Collected data entries

%%

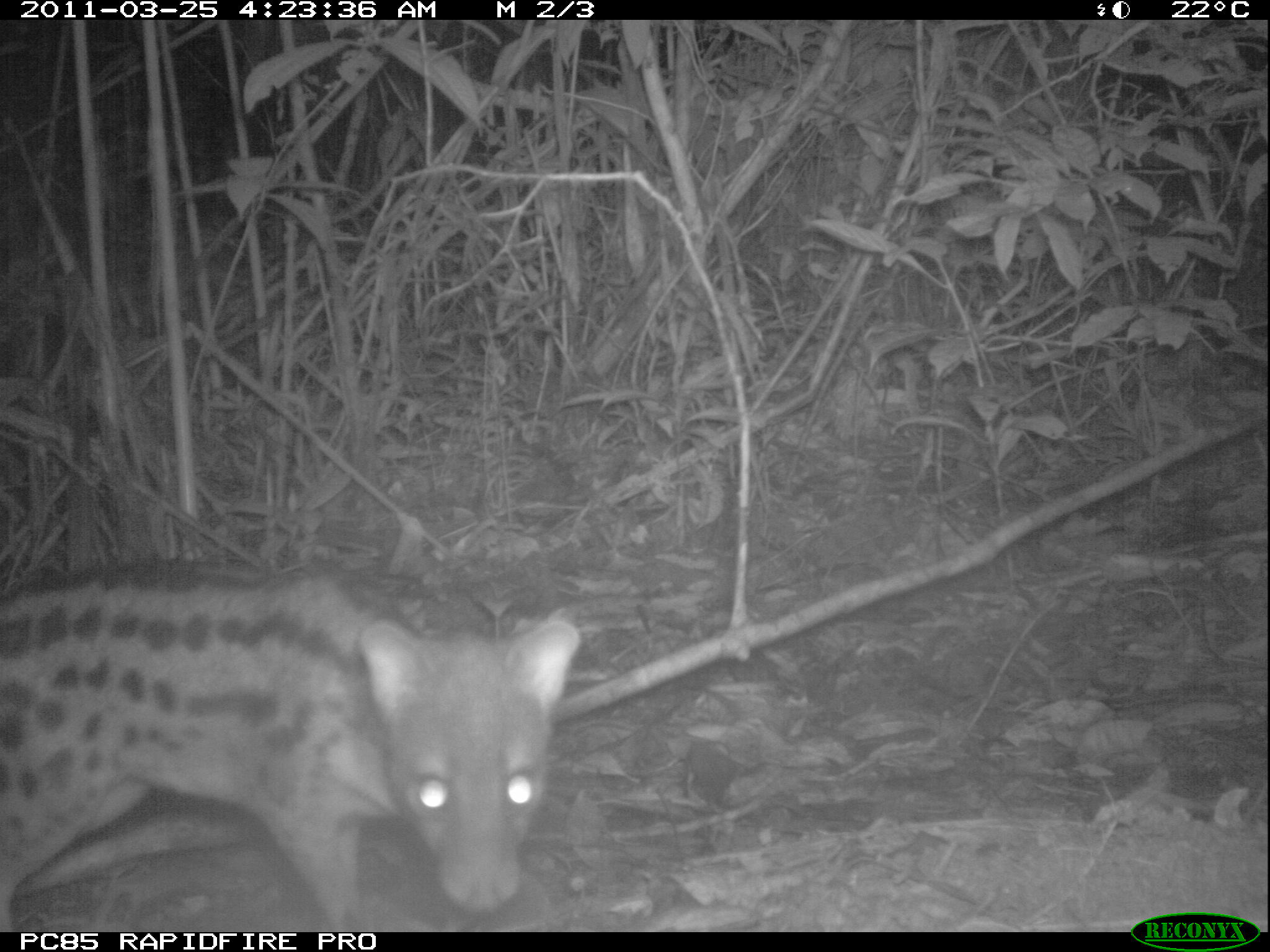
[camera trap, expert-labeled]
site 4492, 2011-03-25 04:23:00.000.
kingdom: Animalia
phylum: Chordata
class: Mammalia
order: Carnivora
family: Eupleridae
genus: Fossa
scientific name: Fossa fossana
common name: fanaloka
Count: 1.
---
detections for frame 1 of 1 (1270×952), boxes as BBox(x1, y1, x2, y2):
fossa fossana: BBox(0, 556, 583, 927)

%%

* [TASK TO CARRY OUT]:
No picture should be included when the data are set down again exactly.

* [SOLUTION TO THE EXERCISE]:
[camera trap, expert-labeled]
site 4492, 2011-03-25 04:23:00.000.
kingdom: Animalia
phylum: Chordata
class: Mammalia
order: Carnivora
family: Eupleridae
genus: Fossa
scientific name: Fossa fossana
common name: fanaloka
Count: 1.
---
detections for frame 1 of 1 (1270×952), boxes as BBox(x1, y1, x2, y2):
fossa fossana: BBox(0, 556, 583, 927)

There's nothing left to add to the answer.